Kesadaran Arafat akan kerumitan perjuangan tersebut juga sering diungkap dalam berbagai kesempatan. Dalam wawancara tahun 1982 dengan Journal of Palestine Studies, ia menegaskan bahwa masalah Palestina tak hanya tentang tanah, tetapi menyangkut eksistensi bangsa dan rencana untuk menghapus identitas nasional rakyatnya.
Said K. Aburish mencatat bahwa figur Arafat kerap diliputi misteri dan mitos. Ia menjadi objek propaganda, narasi yang dipelintir, dan intrik politik yang memperumit penilaian tentang siapa Arafat sebenarnya.
Kharisma dan kegigihan Arafat menghadapi tekanan musuh menjadikannya tahan banting, baik secara fisik maupun politik. Di berbagai forum internasional seperti Liga Arab atau PBB, ia terus menggaungkan bahwa perjuangan Palestina merupakan bagian dari arus utama anti-kolonialisme global. Bahkan, kekalahan militer di Yordania dan Lebanon tak menggoyahkan kedudukan simbolisnya.
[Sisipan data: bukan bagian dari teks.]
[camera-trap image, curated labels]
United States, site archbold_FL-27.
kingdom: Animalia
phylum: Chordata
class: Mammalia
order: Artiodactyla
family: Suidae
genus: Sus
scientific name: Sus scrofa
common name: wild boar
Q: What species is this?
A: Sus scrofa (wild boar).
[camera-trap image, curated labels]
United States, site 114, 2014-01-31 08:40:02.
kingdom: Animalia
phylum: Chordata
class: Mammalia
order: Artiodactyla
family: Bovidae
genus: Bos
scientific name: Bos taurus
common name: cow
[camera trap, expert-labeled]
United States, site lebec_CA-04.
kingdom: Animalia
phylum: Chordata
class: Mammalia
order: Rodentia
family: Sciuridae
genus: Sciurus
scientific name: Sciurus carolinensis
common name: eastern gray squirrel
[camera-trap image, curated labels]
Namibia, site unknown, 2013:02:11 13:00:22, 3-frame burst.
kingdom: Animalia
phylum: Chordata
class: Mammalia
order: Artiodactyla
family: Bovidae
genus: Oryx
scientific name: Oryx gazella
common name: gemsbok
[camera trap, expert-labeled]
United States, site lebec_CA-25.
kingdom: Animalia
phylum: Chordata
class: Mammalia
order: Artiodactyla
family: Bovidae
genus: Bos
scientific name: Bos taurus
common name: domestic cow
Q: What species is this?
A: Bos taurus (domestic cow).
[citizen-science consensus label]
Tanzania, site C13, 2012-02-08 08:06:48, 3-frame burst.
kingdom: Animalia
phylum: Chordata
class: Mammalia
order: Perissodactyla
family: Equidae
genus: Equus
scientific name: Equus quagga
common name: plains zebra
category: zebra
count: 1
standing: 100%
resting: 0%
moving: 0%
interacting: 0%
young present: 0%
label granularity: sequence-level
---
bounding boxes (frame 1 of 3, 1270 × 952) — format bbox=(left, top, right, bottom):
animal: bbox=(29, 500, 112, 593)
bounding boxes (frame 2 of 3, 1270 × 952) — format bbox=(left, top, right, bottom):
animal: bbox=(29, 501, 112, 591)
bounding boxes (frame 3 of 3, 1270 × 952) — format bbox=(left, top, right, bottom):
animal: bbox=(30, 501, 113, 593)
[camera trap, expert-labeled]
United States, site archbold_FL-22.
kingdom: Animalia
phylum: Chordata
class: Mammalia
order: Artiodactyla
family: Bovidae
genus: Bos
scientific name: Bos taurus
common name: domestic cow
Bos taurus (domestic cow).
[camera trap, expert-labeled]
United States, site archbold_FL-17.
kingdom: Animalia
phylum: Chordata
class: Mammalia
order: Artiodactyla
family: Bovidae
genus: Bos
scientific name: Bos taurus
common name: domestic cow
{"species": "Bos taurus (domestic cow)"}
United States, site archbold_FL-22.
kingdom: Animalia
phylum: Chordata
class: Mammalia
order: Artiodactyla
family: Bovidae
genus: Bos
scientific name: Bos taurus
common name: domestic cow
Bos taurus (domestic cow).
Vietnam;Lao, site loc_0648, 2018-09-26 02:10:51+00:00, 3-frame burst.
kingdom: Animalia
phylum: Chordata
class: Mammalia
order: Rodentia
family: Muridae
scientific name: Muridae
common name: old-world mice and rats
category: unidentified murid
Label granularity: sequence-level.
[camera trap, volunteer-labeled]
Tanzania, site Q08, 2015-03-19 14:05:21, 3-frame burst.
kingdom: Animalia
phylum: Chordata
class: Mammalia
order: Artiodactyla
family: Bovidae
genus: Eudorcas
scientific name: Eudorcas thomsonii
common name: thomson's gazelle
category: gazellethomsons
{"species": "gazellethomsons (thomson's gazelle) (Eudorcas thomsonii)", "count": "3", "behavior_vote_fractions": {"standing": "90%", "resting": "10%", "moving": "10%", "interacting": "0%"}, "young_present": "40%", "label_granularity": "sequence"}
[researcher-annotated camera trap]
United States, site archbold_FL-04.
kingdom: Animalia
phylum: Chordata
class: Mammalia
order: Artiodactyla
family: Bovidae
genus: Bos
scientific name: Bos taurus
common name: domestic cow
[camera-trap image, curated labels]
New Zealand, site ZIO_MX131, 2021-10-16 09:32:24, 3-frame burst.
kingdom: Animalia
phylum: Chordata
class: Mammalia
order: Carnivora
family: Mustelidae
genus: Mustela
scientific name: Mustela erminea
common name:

Barry Rubin menggambarkan Arafat sebagai figur paling berpengaruh sekaligus paradoksal di Timur Tengah, karena kemampuannya bertahan di tengah tekanan dan kekalahan politik.
Namun statusnya sebagai lambang nasional ini menimbulkan kebutuhan untuk menyerangnya bukan hanya secara militer, tetapi juga secara moral dan personal. Berbagai fitnah dan isu sensasional dilontarkan, termasuk rumor tentang kehidupan pribadinya.
Salah satu tudingan terhadap Arafat adalah terkait orientasi seksual dan rumor AIDS, yang disebut-sebut berakar dari propaganda oleh pihak intelijen dan kelompok kanan konservatif di Barat. Laporan investigasi Al Jazeera membantah bahwa tuduhan tersebut memiliki dasar medis, dan penulis Israel Uri Avnery menyebutnya sebagai bagian dari mesin propaganda Israel.
Memoar Bassam Abu Sharif, kolega dekat Arafat, dengan tegas menolak tuduhan ini—ia menegaskan tidak ada dasar kuat bagi rumor tersebut. Upaya-upaya semacam ini jelas merupakan bagian dari strategi delegitimasi terhadap Arafat sebagai simbol perjuangan.
Selain kehidupan pribadinya, misteri terbesar menyelimuti kematian Arafat, yang pada 2004 tiba-tiba jatuh sakit dengan gejala misterius dan meninggal tanpa autopsi. Investigasi forensik dari Swiss bertahun-tahun kemudian mendapati adanya kemungkinan polonium yang menjadi penyebab, tetapi penyebab pasti kematiannya masih menjadi tanda tanya tanpa jawaban tuntas.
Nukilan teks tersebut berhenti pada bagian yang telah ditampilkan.